# Hello



## jlepp06 (Dec 27, 2009)

Hello All:

According to the site it is customary to introduce myself as my first post...


My name is Joel. I'm located in Southeast Michigan.
I've worked in various levels of venues from school gymnasiums, to school auditoiums, to an actual performing arts center. 
Currently I do not hold an actual paying position in this field of work. Mainly I do it for fun and sometimes as freelance work. 

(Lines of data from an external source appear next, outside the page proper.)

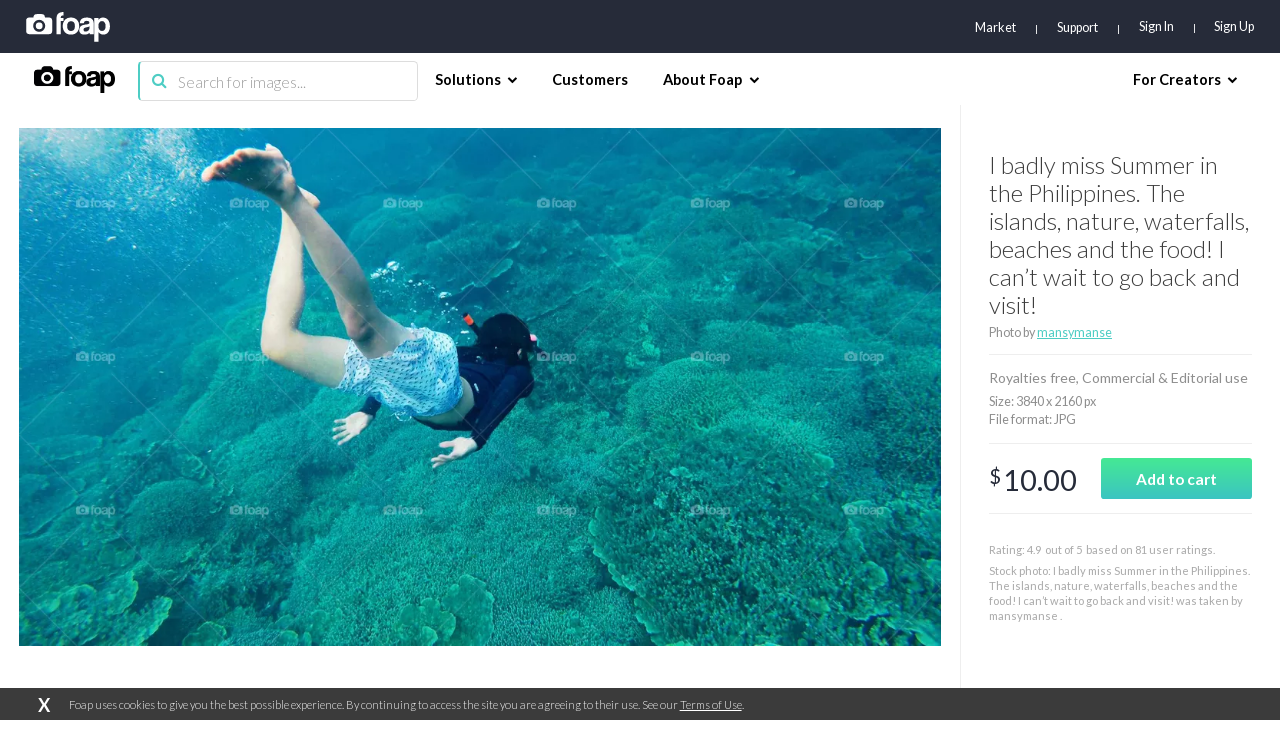

--- FILE ---
content_type: text/html; charset=utf-8
request_url: https://www.google.com/recaptcha/api2/aframe
body_size: 266
content:
<!DOCTYPE HTML><html><head><meta http-equiv="content-type" content="text/html; charset=UTF-8"></head><body><script nonce="pbFM2e0nnVIl3uJ51lzPKA">/** Anti-fraud and anti-abuse applications only. See google.com/recaptcha */ try{var clients={'sodar':'https://pagead2.googlesyndication.com/pagead/sodar?'};window.addEventListener("message",function(a){try{if(a.source===window.parent){var b=JSON.parse(a.data);var c=clients[b['id']];if(c){var d=document.createElement('img');d.src=c+b['params']+'&rc='+(localStorage.getItem("rc::a")?sessionStorage.getItem("rc::b"):"");window.document.body.appendChild(d);sessionStorage.setItem("rc::e",parseInt(sessionStorage.getItem("rc::e")||0)+1);localStorage.setItem("rc::h",'1769023730765');}}}catch(b){}});window.parent.postMessage("_grecaptcha_ready", "*");}catch(b){}</script></body></html>

--- FILE ---
content_type: application/javascript
request_url: https://f9f10bec222e4a7bad304203f977be2a.js.ubembed.com/
body_size: 329
content:
(function(s){s.src="https://assets.ubembed.com/universalscript/releases/v0.184.0/bundle.js";s.addEventListener("load",function(){ube.init({"environment":"production","geoData":{"latitude":39.96118,"longitude":-82.99879,"continentCode":"NA","countryCode":"US","regionCode":"OH","city":"columbus"},"ubCode":"f9f10bec222e4a7bad304203f977be2a","matchingRules":[]});});document.head.appendChild(s);})(document.createElement("script"));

I'm on staff with a community theatre group "Beneath The Trapdoor Productions" where I am called the "Assistant Technical Director" 
They're new and have only produced 2 shows so far. We do 1 show each summer. Feel free to visit their site: Home Page

Anything else you would like to know, send it my way!

Joel.


----------



## DaveySimps (Dec 28, 2009)

Welcome Joel! Thanks for taking the time to register and introduce yourself. You are actually only about 35 miles from me (I am in St.Clair County). Great to have you here. Be sure to check out our CBers from Michigan Social Group. Enjoy CB!

~Dave


----------



## LD4Life (Dec 28, 2009)

Welcome! Wow, you are quite a ways over there. I was going to say I wasn't too far from you since I lived for a few years just South of the Michigan border, but you're way over there. Its good to hear from people committed to community theatre. As is usually said to people new to CB, feel free to ask whatever you're wondering. We're all here to help and learn from one another. It's good to have you. Hope to hear from you often.

Rob


----------